Aim →
Tally the lines in the rows below that include the string "tinted", and state only the resulting number.
** Begin Records supplied **
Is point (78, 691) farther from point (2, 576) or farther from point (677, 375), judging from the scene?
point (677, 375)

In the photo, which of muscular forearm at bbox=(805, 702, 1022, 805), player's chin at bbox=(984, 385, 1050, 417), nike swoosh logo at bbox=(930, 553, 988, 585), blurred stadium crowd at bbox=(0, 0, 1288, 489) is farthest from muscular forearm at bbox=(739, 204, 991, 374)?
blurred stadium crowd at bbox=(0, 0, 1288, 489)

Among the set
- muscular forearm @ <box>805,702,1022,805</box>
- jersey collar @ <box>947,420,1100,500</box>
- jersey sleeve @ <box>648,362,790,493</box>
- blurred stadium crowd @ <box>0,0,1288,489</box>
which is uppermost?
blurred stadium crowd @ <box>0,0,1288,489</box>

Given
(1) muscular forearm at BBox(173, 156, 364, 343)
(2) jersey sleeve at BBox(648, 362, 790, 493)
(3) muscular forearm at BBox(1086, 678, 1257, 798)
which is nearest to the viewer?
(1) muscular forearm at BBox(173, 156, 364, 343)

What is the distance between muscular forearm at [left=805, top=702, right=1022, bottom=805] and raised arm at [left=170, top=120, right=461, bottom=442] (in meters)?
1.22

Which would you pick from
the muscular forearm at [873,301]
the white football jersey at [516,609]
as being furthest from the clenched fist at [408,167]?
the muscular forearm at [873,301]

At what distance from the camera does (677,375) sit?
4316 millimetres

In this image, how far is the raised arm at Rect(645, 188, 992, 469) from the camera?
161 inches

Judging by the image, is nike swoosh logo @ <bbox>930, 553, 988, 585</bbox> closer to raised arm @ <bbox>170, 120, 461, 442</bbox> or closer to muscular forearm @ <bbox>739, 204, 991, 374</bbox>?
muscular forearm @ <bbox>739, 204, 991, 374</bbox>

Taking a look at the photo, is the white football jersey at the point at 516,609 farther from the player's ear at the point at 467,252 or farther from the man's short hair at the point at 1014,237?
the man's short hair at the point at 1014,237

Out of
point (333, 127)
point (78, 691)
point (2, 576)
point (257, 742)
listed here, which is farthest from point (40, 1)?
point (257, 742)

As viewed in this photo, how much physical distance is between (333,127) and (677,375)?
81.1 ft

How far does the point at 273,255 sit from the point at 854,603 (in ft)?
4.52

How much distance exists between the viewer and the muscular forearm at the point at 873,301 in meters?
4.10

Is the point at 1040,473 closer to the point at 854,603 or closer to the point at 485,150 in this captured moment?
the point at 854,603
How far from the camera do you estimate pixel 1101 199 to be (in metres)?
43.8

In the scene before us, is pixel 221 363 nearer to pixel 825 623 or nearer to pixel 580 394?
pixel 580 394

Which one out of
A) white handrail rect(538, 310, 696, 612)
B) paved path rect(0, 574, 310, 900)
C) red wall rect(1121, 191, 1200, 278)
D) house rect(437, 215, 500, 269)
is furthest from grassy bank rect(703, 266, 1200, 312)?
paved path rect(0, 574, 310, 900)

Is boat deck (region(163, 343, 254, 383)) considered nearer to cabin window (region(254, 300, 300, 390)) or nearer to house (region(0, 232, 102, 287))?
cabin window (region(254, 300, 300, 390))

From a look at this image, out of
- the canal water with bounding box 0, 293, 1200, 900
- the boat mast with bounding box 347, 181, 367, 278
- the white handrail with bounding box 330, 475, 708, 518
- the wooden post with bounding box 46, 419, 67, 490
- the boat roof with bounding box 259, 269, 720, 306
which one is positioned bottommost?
** End Records supplied **
** Begin Records supplied **
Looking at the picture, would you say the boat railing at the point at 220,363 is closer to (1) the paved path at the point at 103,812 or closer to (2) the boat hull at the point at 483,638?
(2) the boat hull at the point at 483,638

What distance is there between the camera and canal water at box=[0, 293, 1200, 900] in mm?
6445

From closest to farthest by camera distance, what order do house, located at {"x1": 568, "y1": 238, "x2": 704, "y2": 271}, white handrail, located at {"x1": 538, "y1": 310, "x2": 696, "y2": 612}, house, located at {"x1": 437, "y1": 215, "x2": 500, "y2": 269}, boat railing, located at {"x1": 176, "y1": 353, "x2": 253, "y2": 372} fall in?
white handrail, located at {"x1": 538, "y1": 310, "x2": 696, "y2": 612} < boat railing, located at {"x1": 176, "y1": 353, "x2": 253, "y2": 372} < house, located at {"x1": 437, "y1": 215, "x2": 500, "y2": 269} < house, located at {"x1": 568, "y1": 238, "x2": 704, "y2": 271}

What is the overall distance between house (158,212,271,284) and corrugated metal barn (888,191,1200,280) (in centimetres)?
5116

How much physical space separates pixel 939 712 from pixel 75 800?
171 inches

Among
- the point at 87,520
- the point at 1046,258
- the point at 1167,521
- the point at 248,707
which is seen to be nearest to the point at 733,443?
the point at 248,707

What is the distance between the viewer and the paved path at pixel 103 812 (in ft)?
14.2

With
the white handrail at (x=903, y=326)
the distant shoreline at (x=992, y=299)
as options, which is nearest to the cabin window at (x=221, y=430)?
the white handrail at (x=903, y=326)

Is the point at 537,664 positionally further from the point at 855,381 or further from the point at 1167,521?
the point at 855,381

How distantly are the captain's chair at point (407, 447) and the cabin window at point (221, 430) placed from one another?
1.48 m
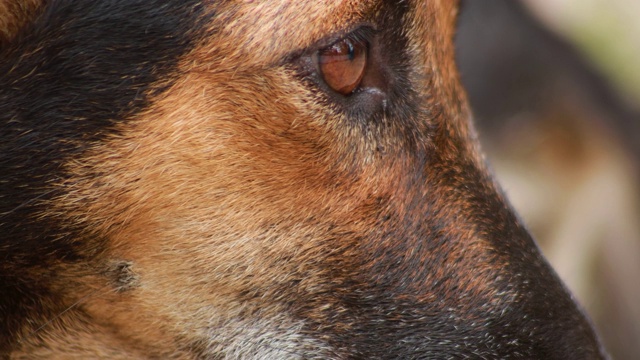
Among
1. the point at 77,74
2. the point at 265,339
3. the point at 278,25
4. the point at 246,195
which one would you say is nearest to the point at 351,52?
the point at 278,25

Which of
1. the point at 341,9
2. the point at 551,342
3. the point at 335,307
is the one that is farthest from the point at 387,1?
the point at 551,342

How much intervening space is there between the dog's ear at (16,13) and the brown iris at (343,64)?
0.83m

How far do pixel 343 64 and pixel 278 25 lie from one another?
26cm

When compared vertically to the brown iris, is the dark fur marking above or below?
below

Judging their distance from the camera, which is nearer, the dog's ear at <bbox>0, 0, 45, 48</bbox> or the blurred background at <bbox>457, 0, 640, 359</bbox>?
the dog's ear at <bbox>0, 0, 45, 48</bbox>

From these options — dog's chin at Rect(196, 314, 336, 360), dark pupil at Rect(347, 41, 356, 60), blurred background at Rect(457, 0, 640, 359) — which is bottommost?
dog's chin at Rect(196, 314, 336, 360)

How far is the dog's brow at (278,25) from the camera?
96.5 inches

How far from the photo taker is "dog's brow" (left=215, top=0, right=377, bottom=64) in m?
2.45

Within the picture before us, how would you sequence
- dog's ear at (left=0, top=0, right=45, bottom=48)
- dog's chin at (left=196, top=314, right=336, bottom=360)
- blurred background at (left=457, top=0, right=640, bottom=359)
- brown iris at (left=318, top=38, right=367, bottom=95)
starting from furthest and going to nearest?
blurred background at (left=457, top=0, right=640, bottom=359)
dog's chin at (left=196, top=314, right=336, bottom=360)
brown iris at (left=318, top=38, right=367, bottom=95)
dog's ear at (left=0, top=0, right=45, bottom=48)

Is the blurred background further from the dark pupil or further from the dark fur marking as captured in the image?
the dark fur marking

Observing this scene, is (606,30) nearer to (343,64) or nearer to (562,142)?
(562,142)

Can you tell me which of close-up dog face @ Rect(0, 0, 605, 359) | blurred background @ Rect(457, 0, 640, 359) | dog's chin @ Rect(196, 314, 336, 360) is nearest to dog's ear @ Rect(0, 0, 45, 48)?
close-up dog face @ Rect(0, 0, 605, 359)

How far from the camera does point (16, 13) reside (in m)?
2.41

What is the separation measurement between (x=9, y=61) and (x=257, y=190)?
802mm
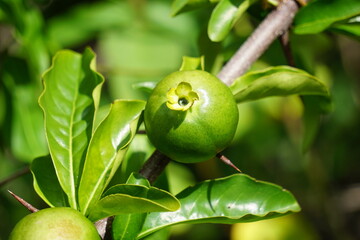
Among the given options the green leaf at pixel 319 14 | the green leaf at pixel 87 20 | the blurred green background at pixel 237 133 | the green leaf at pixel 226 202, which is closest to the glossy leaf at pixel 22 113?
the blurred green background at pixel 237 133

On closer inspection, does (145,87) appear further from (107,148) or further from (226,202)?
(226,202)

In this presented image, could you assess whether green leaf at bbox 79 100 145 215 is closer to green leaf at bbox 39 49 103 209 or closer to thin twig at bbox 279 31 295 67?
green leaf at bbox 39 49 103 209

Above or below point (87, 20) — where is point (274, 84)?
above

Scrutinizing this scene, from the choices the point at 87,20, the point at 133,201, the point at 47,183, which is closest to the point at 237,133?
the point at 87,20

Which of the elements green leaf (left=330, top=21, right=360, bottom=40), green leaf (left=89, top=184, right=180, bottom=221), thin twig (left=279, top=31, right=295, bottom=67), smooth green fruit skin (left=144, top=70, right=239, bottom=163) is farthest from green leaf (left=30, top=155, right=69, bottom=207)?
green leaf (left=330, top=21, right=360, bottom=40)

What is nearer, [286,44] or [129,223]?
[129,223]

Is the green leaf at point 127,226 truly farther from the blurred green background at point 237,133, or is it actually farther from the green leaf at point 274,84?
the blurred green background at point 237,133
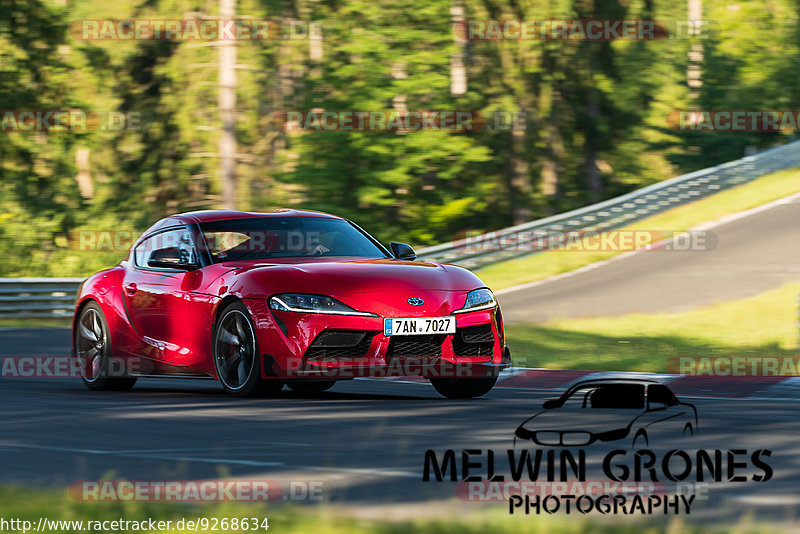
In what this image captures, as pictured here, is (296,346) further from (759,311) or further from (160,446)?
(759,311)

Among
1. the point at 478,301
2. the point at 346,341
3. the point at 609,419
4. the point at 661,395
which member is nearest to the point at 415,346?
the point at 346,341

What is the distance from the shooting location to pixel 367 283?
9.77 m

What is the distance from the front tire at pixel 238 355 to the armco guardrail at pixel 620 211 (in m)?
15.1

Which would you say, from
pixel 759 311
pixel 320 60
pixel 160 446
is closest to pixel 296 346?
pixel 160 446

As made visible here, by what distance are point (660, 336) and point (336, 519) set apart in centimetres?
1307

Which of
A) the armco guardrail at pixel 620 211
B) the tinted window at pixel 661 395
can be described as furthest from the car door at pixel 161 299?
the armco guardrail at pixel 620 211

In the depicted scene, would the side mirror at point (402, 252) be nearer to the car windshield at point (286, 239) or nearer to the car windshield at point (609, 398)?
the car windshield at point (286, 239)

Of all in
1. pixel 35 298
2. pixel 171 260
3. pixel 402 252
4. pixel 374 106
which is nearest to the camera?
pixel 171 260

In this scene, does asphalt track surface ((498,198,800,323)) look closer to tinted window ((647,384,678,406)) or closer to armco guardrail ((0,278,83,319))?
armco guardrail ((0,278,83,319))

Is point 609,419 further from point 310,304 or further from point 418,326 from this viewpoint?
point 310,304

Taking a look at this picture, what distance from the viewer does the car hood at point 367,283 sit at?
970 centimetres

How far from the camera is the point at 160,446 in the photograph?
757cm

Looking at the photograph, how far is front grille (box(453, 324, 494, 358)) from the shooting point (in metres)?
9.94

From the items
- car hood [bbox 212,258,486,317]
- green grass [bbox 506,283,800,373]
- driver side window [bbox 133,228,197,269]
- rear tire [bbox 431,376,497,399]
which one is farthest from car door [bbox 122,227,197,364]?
** End Records supplied **
** Begin Records supplied **
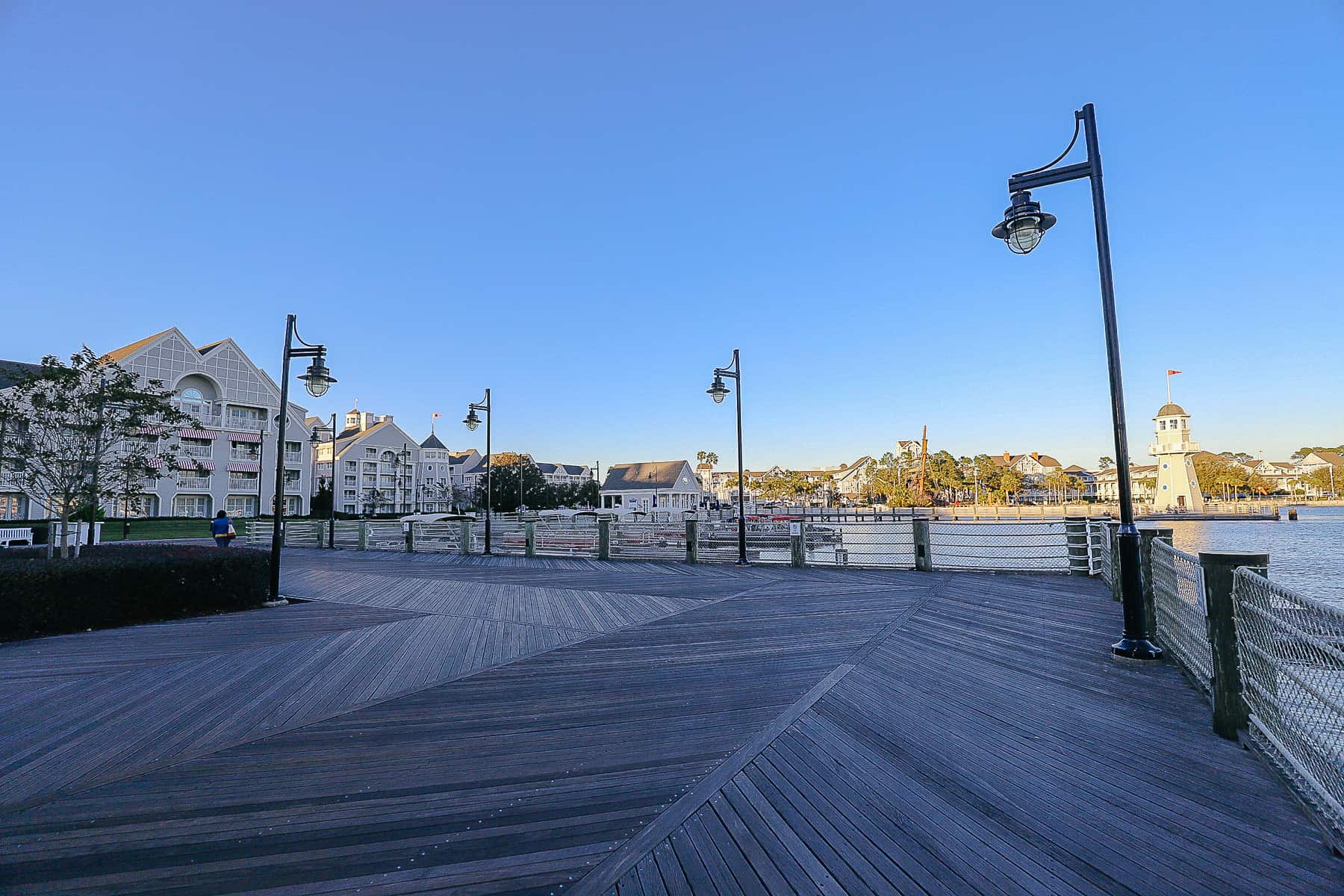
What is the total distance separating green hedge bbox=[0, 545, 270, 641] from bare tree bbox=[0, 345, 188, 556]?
** End Records supplied **
Answer for this exercise →
2